President Biden tends to hammer on the theme of national unity, often in theological terms. On Memorial Day, he described the ongoing battle for the “soul of America,” a conflict between “our worst instincts — which we’ve seen of late — and our better angels. Between ‘Me first’ and ‘We the people.’” In January, in his Inaugural Address, he quoted St. Augustine: “A people was a multitude defined by the common objects of their love.”

That line appears in “The City of God,” in a chapter that laments the fate of a people who drift from heeding their better angels to obeying their inner demons — like denizens of the Roman Empire, which “declined into sanguinary seditions and then to social and civil wars, and so burst asunder or rotted off the bond of concord in which the health of a people consists, history shows,” St. Augustine wrote.

Over the past six months Mr. Biden has been warning us, in his frank and ecumenical way, that Americans have become a bunch of idol worshipers. He’s right. We have transformed political hatreds into a form of idolatry. A team of researchers analyzed a range of survey data and concluded that “out-party hate” now seems to shape American voting decisions more than race or religion do. “The foundational metaphor for political sectarianism is religion,” the researchers wrote in the journal Science last fall, based on “the moral correctness and superiority of one’s sect.” Political hatred has become Americans’ animating faith, a chief source of existential meaning.

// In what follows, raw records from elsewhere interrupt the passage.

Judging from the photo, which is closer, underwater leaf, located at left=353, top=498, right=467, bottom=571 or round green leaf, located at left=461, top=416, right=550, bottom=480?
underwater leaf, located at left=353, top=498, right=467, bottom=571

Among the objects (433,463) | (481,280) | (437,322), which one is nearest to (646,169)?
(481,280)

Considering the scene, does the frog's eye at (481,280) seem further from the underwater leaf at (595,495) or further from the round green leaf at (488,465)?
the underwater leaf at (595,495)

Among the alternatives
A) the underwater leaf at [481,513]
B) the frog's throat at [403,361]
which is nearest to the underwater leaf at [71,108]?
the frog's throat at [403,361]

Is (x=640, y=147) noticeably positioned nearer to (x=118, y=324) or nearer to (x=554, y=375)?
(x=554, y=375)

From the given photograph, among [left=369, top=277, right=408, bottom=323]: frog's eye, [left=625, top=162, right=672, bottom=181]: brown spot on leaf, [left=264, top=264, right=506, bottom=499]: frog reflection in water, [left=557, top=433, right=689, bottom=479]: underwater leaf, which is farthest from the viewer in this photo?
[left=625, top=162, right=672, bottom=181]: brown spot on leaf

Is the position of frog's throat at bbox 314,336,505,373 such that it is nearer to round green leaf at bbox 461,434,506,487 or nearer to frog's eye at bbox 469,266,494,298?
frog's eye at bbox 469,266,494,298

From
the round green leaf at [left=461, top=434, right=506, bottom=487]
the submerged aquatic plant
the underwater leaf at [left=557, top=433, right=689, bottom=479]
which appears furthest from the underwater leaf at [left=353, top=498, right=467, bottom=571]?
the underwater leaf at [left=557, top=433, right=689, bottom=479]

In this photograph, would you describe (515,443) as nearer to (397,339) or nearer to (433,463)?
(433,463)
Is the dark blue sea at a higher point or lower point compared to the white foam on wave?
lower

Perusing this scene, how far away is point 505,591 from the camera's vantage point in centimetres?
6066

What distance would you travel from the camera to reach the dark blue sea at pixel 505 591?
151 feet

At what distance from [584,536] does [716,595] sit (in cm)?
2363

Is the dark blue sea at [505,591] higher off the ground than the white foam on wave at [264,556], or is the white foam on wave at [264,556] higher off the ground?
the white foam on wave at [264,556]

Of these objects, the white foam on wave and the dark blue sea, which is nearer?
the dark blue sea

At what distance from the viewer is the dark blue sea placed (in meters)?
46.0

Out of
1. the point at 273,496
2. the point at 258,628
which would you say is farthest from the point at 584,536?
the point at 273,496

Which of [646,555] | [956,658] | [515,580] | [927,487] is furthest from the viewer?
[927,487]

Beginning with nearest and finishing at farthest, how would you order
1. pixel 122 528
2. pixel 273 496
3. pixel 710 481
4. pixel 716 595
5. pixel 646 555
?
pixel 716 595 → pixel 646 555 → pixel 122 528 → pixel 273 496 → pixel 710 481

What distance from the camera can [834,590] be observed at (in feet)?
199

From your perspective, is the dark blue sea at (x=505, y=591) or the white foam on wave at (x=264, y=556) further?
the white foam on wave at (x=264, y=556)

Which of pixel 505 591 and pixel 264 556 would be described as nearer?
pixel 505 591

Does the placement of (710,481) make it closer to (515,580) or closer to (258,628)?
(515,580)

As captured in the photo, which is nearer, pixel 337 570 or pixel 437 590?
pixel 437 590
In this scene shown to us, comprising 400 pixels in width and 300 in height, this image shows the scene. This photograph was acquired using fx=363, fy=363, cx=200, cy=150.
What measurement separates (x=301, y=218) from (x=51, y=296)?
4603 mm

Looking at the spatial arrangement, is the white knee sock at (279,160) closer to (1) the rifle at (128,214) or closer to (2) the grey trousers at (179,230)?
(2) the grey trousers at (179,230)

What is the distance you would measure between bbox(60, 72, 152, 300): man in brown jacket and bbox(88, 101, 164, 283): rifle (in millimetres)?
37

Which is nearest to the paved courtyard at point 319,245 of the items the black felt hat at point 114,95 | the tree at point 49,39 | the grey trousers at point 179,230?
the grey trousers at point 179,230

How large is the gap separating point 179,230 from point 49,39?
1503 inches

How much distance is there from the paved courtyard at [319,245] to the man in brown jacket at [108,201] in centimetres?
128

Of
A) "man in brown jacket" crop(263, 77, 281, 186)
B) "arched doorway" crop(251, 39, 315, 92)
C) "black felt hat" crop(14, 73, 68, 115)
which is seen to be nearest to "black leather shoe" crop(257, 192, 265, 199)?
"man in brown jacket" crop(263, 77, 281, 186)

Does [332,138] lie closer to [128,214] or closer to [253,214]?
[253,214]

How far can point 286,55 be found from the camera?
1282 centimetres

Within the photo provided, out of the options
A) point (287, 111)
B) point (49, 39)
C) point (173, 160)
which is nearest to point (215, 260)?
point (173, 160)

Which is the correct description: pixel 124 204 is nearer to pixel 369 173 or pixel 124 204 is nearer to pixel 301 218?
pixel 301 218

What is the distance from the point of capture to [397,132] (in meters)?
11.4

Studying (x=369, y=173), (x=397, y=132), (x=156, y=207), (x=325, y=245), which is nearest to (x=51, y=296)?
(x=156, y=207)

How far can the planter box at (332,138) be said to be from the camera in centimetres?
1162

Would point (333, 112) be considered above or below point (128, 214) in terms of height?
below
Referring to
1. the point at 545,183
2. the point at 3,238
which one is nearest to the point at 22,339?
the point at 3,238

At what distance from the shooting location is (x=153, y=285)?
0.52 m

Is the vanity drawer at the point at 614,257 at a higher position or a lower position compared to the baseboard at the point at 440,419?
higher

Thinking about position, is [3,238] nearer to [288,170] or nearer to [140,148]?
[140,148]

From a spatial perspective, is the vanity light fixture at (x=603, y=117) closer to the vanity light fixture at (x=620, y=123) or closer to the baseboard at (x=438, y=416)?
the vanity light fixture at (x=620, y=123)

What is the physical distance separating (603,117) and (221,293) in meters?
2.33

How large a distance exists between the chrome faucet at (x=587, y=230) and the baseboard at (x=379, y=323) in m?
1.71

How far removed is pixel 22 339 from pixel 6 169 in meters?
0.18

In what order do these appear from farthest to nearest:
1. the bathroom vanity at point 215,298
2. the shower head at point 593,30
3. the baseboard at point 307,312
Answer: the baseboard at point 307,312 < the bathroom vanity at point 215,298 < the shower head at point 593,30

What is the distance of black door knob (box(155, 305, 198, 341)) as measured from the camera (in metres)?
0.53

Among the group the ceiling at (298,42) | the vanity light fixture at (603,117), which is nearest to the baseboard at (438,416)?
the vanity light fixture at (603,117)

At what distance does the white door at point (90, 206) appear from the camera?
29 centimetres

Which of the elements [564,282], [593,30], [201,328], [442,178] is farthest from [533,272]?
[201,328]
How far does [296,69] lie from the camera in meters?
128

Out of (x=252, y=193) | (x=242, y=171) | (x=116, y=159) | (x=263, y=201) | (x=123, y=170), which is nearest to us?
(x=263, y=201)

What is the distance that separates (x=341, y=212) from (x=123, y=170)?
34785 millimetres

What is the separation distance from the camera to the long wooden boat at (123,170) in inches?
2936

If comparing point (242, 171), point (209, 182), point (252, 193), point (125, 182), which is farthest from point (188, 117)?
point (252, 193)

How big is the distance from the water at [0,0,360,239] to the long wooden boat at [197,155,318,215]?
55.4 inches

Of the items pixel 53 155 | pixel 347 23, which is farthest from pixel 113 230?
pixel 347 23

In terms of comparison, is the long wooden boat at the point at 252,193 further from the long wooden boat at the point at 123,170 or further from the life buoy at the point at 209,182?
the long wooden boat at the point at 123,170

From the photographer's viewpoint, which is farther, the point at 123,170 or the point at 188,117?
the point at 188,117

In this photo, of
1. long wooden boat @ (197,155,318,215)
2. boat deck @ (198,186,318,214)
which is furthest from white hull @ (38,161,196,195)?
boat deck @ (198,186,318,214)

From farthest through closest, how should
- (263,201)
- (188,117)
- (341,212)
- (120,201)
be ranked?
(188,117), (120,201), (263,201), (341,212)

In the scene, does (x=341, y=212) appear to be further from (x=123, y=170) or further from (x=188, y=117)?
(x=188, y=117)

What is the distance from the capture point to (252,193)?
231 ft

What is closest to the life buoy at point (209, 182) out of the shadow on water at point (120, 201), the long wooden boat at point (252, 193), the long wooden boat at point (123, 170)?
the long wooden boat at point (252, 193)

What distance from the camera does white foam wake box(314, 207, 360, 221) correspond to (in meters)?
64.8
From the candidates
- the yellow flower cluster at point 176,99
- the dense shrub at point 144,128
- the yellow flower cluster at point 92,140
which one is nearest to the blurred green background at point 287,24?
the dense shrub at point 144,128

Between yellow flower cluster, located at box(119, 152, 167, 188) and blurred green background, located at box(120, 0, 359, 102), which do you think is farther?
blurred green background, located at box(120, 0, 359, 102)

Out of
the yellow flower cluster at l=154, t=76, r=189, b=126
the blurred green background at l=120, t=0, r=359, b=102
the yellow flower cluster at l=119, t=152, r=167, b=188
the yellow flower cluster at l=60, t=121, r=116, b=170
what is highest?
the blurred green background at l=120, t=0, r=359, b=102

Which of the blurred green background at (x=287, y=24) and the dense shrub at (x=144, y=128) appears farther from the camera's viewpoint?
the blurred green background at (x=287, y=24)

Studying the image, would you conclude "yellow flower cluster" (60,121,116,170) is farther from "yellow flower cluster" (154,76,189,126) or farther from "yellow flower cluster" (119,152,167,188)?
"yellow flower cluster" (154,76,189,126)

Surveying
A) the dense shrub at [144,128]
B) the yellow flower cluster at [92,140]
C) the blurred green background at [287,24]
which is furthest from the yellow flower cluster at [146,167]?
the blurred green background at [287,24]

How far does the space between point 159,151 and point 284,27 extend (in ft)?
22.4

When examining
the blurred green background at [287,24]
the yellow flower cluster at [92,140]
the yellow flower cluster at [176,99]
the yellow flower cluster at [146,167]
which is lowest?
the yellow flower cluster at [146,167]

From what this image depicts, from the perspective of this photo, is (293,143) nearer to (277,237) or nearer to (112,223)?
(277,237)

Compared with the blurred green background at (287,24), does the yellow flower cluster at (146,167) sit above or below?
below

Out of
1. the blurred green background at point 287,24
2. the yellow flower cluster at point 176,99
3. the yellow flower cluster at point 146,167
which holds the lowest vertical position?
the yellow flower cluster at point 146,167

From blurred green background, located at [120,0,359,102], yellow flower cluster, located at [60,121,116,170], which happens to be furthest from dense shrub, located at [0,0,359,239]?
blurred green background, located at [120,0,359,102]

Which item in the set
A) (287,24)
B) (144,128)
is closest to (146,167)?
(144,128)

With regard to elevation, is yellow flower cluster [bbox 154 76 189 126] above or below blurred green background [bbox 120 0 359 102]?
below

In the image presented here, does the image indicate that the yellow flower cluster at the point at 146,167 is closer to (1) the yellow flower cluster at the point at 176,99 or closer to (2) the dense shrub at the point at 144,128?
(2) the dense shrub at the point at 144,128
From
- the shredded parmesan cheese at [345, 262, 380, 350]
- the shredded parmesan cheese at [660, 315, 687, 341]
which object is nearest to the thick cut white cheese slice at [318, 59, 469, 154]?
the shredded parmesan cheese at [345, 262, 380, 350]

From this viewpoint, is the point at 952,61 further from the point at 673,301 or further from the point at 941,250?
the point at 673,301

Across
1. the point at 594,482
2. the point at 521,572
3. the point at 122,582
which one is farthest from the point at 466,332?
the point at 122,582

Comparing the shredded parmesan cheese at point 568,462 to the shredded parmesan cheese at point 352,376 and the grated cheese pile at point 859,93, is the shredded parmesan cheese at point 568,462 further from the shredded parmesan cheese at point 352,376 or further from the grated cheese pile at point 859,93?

The analogy between political sectarianism and religious faith goes only so far. I don’t mean to suggest that every crackpot political opinion deserves the status and legal protection of a religious doctrine or that all dogmatic mind-sets are morally equivalent. It should be possible to hold one party responsible for voter suppression and the Capitol riot while recognizing that pseudoreligious ideologies and purity cults have multiplied on both ends of the political spectrum. This is a commentary not just on the polarization of politics but also on the persistence of humans’ metaphysical needs, even in a secular age — and a nudge to reappraise our prophecies of apocalypse or salvation from a humbler perspective.

Every year another survey finds that fewer Americans are going to church for answers about the meaning of life. But sleeping in on Sundays doesn’t satisfy those old spiritual cravings: a hunger for a sense of control over their destinies and reassurance that they’re on the side of good against evil. “The aspiration to fullness can be met by building something into one’s life, some pattern of higher action or some meaning, or it can be met by connecting one’s life up with some greater reality or story,” the Catholic philosopher Charles Taylor wrote in “Sources of the Self.” “It would be a mistake to think that this kind of formulation has disappeared even for unbelievers in our world.”